During Stumblingbear’s incarceration, her mother was diagnosed with cancer. She died in April 2020. “I never had a chance to make it home to her,” Stumblingbear told Truthout. Ray listened and talked with Stumblingbear, counseling her through her grief and guilt. “There were some nights I don’t know how I could have made it through,” she said. Ray also comforted her through her cousin’s death the following year.

When COVID ravaged the prison in late 2020, Stumblingbear took care of Ray after both women contracted the disease and were moved to the COVID unit. Ray, who has Lupus, could barely walk, dress or shower. Stumblingbear cared for her, making her food and ensuring that she ate, helping her dress and make her bed (a requirement in prison) each morning.

Also present in court on August 3 was Jada Lesure, Ray’s daughter. Lesure was seven when Ray turned herself in to the police, telling her daughter she had to go away for a while before leaving the girl with her grandmother. Lesure was too young to attend the 2010 court proceedings — or even grasp her grandmother’s descriptions of them. The post-conviction hearing was the first time Lesure, now 21, attended court. It was also the first time she had seen her mother since March 2021 when COVID stopped prison visits. Visits have resumed, but Lesure has not yet been able to make the 175-mile trek from Chicago to Logan. “I hadn’t seen her in a whole year,” Lesure told Truthout. “It felt good to see her even though I couldn’t hug her.”

On September 1, Ray will return to court for closing arguments.
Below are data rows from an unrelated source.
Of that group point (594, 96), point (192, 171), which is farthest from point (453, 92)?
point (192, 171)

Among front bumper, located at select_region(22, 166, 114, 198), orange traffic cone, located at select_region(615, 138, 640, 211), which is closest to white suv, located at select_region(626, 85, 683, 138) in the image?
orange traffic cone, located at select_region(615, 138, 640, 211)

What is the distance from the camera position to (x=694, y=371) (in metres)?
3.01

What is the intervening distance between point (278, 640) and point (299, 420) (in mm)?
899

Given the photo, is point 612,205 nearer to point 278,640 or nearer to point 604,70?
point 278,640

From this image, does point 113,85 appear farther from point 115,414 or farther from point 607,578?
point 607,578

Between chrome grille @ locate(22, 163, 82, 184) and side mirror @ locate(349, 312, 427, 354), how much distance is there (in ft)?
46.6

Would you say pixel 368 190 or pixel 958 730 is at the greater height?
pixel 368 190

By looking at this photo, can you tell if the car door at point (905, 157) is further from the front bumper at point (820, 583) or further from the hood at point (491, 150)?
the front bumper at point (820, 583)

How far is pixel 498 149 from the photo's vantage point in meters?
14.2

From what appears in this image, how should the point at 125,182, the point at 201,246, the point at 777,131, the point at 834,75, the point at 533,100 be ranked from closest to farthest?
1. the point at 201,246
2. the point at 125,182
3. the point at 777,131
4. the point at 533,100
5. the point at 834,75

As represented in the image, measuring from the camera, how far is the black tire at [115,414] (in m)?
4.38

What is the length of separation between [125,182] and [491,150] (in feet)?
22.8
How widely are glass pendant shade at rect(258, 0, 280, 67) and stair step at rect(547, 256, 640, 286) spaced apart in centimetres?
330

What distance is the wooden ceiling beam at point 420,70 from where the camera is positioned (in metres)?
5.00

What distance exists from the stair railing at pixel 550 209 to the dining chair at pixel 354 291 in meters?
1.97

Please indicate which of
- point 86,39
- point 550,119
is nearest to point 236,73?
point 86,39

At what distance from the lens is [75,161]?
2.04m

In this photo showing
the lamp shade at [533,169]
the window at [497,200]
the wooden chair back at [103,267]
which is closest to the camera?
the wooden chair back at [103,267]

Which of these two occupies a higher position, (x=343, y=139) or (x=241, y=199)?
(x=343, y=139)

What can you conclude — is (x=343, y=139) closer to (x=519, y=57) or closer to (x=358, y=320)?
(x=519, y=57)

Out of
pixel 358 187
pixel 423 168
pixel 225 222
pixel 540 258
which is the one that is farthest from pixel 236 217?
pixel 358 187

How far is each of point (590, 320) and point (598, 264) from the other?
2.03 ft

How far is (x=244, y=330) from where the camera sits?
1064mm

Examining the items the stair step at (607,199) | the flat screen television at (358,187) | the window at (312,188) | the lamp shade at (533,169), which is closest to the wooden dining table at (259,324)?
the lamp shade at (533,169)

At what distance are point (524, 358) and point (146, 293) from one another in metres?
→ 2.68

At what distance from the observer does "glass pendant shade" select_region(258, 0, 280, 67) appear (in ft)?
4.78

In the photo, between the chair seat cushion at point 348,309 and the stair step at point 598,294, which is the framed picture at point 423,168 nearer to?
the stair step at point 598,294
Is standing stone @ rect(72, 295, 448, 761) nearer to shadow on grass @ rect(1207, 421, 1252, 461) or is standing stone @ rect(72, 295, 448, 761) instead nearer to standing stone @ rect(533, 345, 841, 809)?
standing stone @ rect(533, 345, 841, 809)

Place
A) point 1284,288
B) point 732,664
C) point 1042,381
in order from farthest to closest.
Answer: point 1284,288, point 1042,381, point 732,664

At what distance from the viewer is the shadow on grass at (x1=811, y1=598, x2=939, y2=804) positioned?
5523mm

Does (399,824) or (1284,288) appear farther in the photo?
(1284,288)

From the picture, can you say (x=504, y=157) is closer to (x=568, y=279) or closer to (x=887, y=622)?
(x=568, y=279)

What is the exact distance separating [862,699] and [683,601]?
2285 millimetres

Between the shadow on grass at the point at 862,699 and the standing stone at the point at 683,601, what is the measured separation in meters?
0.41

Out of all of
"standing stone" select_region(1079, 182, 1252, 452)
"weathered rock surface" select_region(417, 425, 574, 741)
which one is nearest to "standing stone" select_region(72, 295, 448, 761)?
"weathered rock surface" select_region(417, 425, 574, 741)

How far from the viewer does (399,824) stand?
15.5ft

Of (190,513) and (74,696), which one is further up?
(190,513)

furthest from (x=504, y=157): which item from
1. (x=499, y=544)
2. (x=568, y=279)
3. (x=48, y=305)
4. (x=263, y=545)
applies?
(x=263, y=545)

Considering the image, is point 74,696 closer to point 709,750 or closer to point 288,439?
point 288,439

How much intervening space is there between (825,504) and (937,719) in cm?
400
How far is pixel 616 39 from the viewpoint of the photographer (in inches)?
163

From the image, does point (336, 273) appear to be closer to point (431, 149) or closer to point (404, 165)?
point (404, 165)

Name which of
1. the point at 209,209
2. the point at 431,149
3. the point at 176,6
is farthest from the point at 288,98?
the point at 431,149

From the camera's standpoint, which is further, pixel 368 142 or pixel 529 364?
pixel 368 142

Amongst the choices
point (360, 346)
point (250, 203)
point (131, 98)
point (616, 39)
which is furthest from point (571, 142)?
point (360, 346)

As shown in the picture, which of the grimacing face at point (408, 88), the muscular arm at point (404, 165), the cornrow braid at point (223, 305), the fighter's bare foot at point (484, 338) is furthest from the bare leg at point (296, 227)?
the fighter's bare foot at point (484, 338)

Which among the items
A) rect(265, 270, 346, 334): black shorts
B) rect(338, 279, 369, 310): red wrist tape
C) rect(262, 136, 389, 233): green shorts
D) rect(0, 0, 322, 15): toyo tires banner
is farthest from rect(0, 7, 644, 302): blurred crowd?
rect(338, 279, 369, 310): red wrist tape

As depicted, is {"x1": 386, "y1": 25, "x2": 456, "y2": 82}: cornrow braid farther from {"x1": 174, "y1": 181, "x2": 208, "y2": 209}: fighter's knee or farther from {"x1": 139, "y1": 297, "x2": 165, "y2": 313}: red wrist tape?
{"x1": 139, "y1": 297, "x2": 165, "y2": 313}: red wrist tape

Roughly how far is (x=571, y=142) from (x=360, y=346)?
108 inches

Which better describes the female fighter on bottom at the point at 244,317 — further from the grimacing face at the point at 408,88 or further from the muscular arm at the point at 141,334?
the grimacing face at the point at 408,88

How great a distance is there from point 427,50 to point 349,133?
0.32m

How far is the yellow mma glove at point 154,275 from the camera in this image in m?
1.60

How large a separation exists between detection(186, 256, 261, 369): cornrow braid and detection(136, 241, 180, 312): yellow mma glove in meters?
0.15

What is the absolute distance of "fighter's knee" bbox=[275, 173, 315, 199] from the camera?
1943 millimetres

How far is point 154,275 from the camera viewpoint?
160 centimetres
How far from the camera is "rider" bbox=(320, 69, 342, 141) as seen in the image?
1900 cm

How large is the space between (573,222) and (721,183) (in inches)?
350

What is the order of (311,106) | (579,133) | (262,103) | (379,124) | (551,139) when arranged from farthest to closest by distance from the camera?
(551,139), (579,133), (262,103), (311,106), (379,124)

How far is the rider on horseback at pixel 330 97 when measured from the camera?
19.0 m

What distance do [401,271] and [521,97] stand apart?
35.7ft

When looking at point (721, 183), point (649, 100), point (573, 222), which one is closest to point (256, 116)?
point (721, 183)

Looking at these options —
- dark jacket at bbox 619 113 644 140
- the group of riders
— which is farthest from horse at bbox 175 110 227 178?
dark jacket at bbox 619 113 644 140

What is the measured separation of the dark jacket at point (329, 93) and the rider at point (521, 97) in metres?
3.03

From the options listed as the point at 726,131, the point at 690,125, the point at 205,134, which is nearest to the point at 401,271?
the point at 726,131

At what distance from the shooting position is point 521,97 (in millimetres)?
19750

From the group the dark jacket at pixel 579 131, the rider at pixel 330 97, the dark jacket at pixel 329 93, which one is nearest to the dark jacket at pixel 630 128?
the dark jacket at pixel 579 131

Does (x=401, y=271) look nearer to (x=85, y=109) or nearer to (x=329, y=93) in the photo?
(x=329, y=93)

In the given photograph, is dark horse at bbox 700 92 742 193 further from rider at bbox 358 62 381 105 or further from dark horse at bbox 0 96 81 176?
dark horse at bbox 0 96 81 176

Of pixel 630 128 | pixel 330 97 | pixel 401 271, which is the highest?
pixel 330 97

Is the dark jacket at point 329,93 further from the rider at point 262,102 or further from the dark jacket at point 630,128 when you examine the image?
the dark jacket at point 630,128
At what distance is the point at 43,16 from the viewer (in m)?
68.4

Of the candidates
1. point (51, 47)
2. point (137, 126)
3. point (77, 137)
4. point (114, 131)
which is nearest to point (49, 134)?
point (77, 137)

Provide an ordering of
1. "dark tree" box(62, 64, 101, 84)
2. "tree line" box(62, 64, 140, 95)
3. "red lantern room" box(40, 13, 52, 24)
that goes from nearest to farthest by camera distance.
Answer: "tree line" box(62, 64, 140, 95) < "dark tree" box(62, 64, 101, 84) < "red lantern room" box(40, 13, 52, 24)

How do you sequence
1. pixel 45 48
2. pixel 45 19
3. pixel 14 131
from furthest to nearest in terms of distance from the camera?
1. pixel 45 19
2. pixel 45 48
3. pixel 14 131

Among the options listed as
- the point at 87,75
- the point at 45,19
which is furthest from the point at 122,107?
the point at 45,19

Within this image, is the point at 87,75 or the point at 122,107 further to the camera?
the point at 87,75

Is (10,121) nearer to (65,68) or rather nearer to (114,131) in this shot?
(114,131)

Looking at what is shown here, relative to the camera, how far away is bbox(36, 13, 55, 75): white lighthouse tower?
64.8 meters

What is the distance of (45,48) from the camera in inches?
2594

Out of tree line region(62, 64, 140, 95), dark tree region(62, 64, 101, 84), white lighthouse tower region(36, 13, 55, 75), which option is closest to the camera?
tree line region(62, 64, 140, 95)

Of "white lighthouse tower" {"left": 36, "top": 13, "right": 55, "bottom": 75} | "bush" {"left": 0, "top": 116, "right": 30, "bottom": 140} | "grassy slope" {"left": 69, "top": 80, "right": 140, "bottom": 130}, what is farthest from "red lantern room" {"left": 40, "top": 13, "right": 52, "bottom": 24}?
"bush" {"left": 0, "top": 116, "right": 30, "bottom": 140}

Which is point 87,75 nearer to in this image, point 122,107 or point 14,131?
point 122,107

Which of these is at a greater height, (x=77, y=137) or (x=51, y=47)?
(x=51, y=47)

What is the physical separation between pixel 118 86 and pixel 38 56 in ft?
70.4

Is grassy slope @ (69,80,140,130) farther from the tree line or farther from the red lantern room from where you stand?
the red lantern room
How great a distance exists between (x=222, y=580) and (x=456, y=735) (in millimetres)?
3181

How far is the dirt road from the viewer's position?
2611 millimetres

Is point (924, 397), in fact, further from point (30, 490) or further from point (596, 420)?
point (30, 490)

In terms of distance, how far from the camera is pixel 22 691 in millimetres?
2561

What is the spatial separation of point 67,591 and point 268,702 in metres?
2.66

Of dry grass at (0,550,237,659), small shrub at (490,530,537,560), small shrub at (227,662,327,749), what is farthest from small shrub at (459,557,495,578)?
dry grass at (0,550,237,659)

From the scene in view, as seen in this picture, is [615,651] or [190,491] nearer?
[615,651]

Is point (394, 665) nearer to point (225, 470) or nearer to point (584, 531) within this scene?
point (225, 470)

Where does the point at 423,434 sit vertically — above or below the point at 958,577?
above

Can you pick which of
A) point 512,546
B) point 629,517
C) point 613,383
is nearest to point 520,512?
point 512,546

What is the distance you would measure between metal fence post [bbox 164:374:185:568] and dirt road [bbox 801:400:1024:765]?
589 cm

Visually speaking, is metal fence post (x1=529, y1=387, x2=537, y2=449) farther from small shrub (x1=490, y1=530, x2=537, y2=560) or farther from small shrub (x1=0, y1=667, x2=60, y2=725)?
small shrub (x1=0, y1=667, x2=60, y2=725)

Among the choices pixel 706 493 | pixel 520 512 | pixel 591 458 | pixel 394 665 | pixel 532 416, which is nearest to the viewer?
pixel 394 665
If the court agrees that no armed robbery took place, it may vacate that conviction and resentence Ray to fewer than 42 years.

If the court rules that her counsel was ineffective in not communicating the initial plea offer, Ray could be resentenced to that uncommunicated offer of 20 years at 50 percent, entitling her release.

If that happens, said Lesure, “it would be like a new beginning. I hadn’t had a mom since I was seven years old. It would complete my life.”

For Ray, resentencing could mean not just a second chance, but the possibility of reaching out to the people she hurt. In February of this year, Ebenezer’s fiancée wrote her a letter, wanting to know what had happened that fatal night. But Illinois law prevents incarcerated people from communicating with their victims and victims’ families. If she were released, Ray reflected, “there could be a real reconciliation. [State’s Attorney] Kim Foxx ran on a platform of transformative justice. This is the opportunity for that.”

Foxx’s office declined to comment about Ray’s petition and potential resentencing.